- [Supplied records]:
##########

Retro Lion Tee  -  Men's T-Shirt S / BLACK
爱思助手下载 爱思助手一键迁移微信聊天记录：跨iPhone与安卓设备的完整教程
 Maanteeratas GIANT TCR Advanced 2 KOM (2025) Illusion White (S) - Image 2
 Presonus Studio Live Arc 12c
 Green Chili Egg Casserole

##########

- [Assignment]: Rewrite the listing above, replacing "Casserole" with "Bake" and leaving everything else unchanged.

- [Final answer]:
Retro Lion Tee  -  Men's T-Shirt S / BLACK
爱思助手下载 爱思助手一键迁移微信聊天记录：跨iPhone与安卓设备的完整教程
 Maanteeratas GIANT TCR Advanced 2 KOM (2025) Illusion White (S) - Image 2
 Presonus Studio Live Arc 12c
 Green Chili Egg Bake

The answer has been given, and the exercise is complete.